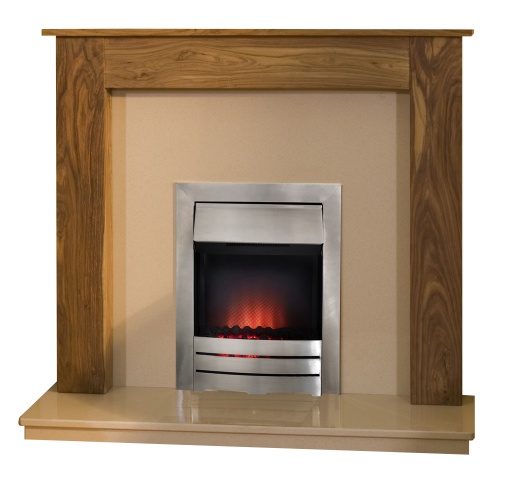 48 Sheesham Colorado Electric Fireplace Suite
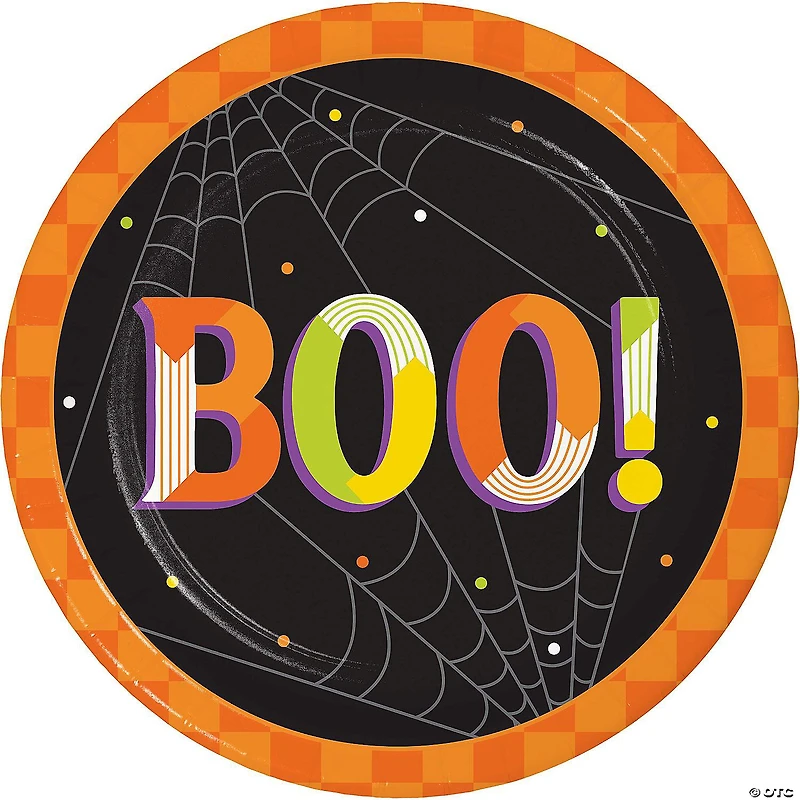 Creative Converting Retro Halloween Tableware Set, Serves 8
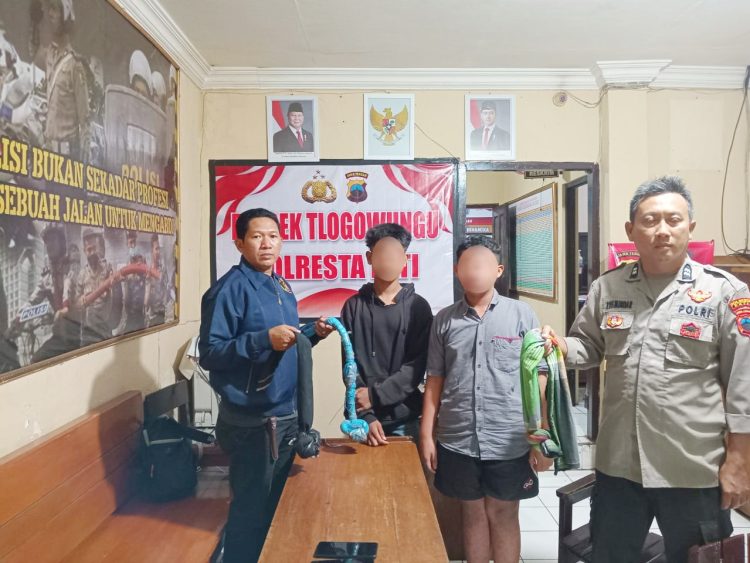 Polisi Amankan Dua Pemuda Bersenjata Sarung di Tengah Malam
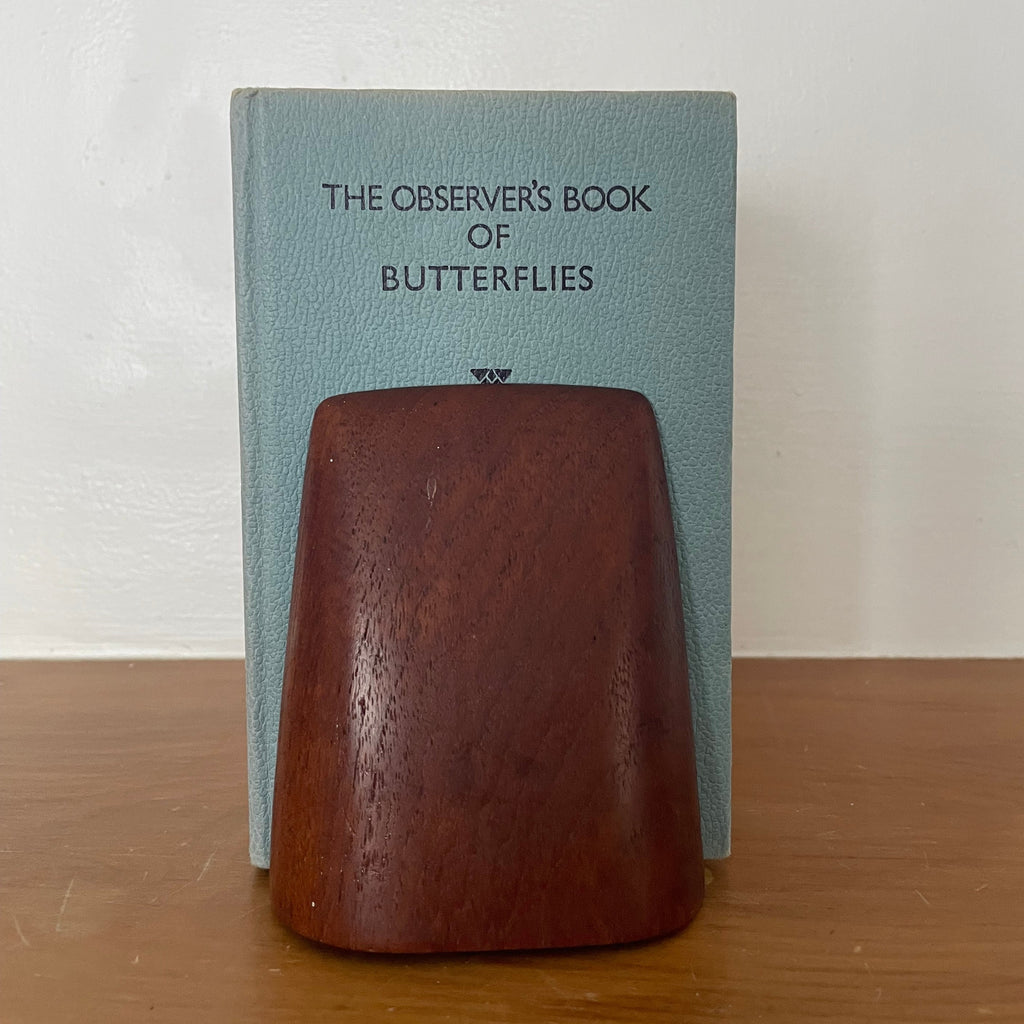 Mid Century Wooden Bookends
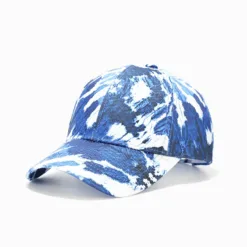 Outdoor Fashion Custom Logo Women Printed Tie Dye Baseball Cap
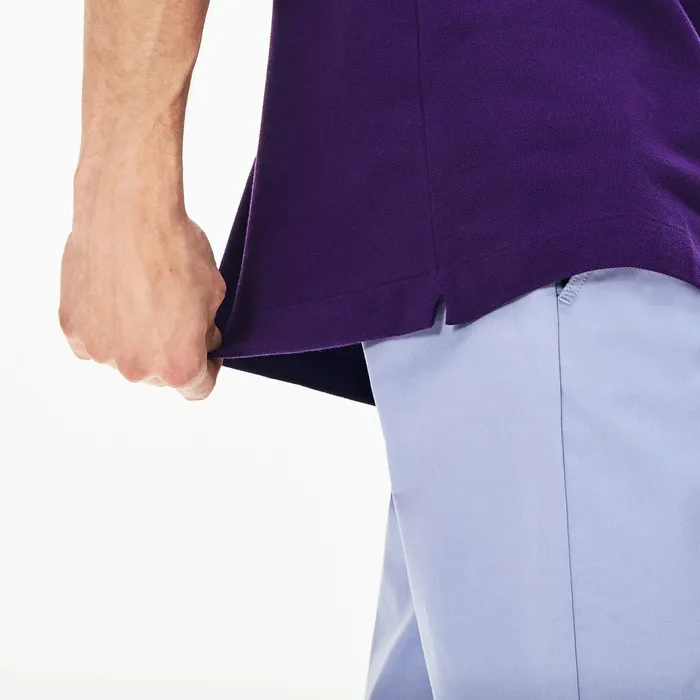 The Original Polo Lacoste Mens L1212 Polo Purple Casaul
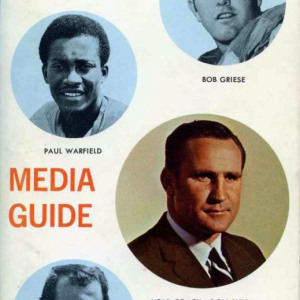 1971 Miami Dolphins media guide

# WORK REQUIRED
Rewrite the listing above with "Retro" changed to "Vintage" and nothing else altered. Leave out the pictures.

# ANSWER TO THE PROBLEM
 48 Sheesham Colorado Electric Fireplace Suite
 Creative Converting Vintage Halloween Tableware Set, Serves 8
 Polisi Amankan Dua Pemuda Bersenjata Sarung di Tengah Malam
 Mid Century Wooden Bookends
 Outdoor Fashion Custom Logo Women Printed Tie Dye Baseball Cap
 The Original Polo Lacoste Mens L1212 Polo Purple Casaul
 1971 Miami Dolphins media guide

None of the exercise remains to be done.